MagazineOctober 2004 (Vol. 15 Issue 7)So you think you need . . . grommets

* Monitor the ears for signs of acute infection

* Monitor the ears for signs of acute infection. As well as effusion, the sufferer will have fever, pain, irritability and poor appetite, among others. The ear will be very red and hot, with a bulging eardrum; the child may often tug at the infected ear. These infections can spread if left untreated, and may be one occasion when antibiotics are warranted.

* Breastfeed your infant for as long as you can. Breastfeeding for longer lowers the risk of your child contracting OM (Scand J Plast Reconstr Surg Hand Surg, 2002; 36: 9-15).

* Consider keeping your child at home during the preschool years. Studies have shown that children in child care outside the home - whether it's for four or 40 hours a week - have a 50 per cent greater chance of repeated ear infections than those cared for at home, especially after one bout of infection. If this is not practical, then consider keeping your child at home during the first three months after an acute attack, as this will considerably reduce the risk of OM becoming a chronic condition (Arch Otolaryngol Head Neck Surg, 1993; 119: 444-9).

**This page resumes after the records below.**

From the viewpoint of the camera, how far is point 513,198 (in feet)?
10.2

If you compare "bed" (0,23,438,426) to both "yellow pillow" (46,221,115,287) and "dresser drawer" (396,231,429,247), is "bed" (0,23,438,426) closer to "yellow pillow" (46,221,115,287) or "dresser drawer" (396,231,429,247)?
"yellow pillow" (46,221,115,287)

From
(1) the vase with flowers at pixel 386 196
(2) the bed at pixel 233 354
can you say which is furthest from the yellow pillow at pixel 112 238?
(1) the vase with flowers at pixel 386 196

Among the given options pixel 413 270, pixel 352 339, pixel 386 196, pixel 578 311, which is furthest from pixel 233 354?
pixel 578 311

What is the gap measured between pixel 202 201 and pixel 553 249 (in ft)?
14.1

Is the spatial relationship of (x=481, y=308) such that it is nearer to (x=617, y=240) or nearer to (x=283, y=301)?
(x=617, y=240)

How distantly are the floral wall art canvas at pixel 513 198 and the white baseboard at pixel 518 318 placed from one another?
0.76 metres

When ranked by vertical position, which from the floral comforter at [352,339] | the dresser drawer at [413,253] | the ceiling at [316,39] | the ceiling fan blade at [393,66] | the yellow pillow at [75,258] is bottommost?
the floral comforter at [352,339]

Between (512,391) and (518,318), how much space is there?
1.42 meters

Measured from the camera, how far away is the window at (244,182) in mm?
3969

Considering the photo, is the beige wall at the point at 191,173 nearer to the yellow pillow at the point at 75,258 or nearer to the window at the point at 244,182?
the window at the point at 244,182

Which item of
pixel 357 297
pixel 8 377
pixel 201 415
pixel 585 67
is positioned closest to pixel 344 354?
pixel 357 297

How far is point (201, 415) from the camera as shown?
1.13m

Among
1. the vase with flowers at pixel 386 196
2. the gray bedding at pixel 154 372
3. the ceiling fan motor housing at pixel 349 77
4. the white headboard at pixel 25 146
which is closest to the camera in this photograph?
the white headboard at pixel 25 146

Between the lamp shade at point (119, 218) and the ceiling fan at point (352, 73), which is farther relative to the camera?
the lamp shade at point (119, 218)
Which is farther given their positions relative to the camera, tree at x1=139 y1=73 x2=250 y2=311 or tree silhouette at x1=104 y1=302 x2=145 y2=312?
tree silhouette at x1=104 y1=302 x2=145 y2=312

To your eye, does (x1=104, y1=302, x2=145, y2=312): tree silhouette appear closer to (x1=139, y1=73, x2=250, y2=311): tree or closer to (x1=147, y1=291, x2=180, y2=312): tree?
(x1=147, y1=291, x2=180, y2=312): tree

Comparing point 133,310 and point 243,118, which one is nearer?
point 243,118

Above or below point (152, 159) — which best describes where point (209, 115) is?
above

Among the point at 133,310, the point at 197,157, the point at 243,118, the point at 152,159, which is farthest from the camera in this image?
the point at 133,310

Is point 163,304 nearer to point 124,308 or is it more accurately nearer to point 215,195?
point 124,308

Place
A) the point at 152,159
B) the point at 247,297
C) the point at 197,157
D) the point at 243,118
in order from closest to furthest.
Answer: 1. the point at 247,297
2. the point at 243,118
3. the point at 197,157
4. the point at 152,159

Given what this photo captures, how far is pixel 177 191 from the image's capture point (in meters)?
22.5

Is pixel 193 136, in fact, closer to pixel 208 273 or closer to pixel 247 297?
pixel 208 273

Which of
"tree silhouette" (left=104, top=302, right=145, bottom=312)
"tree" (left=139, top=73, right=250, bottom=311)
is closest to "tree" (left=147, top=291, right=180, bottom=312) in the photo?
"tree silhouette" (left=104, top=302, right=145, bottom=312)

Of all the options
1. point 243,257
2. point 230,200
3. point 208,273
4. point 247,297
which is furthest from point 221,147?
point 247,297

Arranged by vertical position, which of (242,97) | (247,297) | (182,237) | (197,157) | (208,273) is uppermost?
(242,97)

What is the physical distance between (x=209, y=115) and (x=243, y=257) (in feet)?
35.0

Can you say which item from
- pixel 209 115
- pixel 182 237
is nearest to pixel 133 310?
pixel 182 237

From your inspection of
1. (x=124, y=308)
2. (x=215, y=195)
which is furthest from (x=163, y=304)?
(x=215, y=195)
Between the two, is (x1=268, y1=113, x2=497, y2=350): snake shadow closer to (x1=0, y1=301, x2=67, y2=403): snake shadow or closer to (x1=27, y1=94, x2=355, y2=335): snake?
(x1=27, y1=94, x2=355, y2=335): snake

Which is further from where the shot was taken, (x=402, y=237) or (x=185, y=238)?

* Investigate food allergies with the use of bioresonance and/or blood tests to establish whether food allergies or intolerance are causing the condition.

* Eliminate allergy-causing foods from the diet. In one study where seven children underwent a food-elimination diet instead of having grommets fitted, the OM resolved itself without any loss of hearing or recurrence of the infection in every case. The 14 other children in the trial who were treated by allergy immunotherapy experienced a 65 per cent success rate (Otolaryngol Head Neck Surg, 1990; 102: 664-9). Take special care to eliminate any foods that are associated with the formation of mucus, such as milk and white sugar.

* Make sure your child drinks plenty of water - approximately one pint per foot of height per day. Dehydration may worsen glue ear by allowing the mucus to become thicker.

* Stop smoking, and keep your child away from smoky environments. A child living in a home where a parent smokes is 50 per cent more likely to develop glue ear.

* Try essential oils. Chamomile and lavender oils massaged into the area around the ear may help ease the pain in the early stages. Lavender-oil inhalations may help open the eustachian tube (the passageway connecting the middle ear with the nose and throat), and allow the catarrh to drain.

* Try homoeopathy. Remedies such as Silica and Belladonna can be effective for ear infections, while Allium sativa can ease the catarrh associated with glue ear.

* Osteopathy may offer a long-term solution for acute otitis media. In one study, children receiving osteopathy suffered fewer attacks of AOM than those who received the standard treatment (Arch Pediatr Adolesc Med, 2003; 157: 861-6).